**Raw data**.
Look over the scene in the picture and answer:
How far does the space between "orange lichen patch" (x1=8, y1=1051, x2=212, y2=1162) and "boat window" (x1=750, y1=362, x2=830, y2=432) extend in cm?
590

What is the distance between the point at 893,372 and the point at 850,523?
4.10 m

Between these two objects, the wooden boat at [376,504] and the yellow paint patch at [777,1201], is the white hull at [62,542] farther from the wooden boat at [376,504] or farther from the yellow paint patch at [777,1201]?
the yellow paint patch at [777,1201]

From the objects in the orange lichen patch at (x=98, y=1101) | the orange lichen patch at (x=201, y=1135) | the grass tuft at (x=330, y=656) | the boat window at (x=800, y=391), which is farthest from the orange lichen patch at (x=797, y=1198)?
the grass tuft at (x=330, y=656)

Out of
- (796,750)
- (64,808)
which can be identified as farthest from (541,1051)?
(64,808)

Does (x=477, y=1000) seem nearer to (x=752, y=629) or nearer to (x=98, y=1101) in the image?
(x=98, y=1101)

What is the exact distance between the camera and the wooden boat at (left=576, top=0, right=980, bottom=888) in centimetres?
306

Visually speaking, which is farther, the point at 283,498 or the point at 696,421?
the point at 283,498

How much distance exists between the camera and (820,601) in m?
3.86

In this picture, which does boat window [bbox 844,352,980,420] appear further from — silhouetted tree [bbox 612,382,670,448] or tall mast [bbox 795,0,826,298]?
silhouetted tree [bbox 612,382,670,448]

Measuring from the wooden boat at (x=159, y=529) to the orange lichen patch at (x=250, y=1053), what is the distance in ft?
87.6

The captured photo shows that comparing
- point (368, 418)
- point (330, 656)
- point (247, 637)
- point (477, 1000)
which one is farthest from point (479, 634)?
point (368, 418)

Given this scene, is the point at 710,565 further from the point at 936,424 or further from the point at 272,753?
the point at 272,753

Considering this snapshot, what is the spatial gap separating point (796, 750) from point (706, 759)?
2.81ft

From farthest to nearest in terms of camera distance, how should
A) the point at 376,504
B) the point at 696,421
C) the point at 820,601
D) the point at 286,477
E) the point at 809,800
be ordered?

**Stated goal**.
Return the entries in full, keeping every line exactly as it is.

**Solution to this task**.
Look over the scene in the picture and answer:
How far does the space between "orange lichen patch" (x1=8, y1=1051, x2=212, y2=1162) and "boat window" (x1=750, y1=362, x2=830, y2=432) extend in cm?
590

What is the distance between the point at 893,372 and the point at 850,523?
4.10 m

Between these two objects, the wooden boat at [376,504] and the yellow paint patch at [777,1201], is the white hull at [62,542] farther from the wooden boat at [376,504] or farther from the yellow paint patch at [777,1201]?
the yellow paint patch at [777,1201]

From the objects in the orange lichen patch at (x=98, y=1101) | the orange lichen patch at (x=201, y=1135) | the grass tuft at (x=330, y=656) | the boat window at (x=800, y=391), which is farthest from the orange lichen patch at (x=797, y=1198)?
the grass tuft at (x=330, y=656)

Out of
- (796,750)
- (64,808)
which can be identified as farthest from (541,1051)?
(64,808)

Does (x=477, y=1000) seem nearer to (x=752, y=629) or nearer to (x=98, y=1101) in the image?
(x=98, y=1101)

What is the exact distance between the camera and the wooden boat at (left=576, top=0, right=980, bottom=888) in centimetres?
306

Visually speaking, which is farther, the point at 283,498 or the point at 696,421?
the point at 283,498

How much distance exists between the camera and (820,601) in m?
3.86

In this picture, which does boat window [bbox 844,352,980,420] appear further from — silhouetted tree [bbox 612,382,670,448] or tall mast [bbox 795,0,826,298]?
silhouetted tree [bbox 612,382,670,448]

Measuring from the wooden boat at (x=159, y=529) to the orange lichen patch at (x=250, y=1053), what is the distance in ft?
87.6

The captured photo shows that comparing
- point (368, 418)
- point (330, 656)
- point (247, 637)
- point (477, 1000)
which one is farthest from point (479, 634)?
point (368, 418)

Given this scene, is the point at 710,565 further from the point at 936,424 or further from the point at 272,753?
the point at 272,753

Considering this snapshot, what is the spatial gap separating point (796, 750) from point (706, 759)?
2.81ft

From farthest to nearest in terms of camera distance, how should
A) the point at 376,504
B) the point at 696,421
C) the point at 820,601
D) the point at 286,477
E) the point at 809,800
be ordered?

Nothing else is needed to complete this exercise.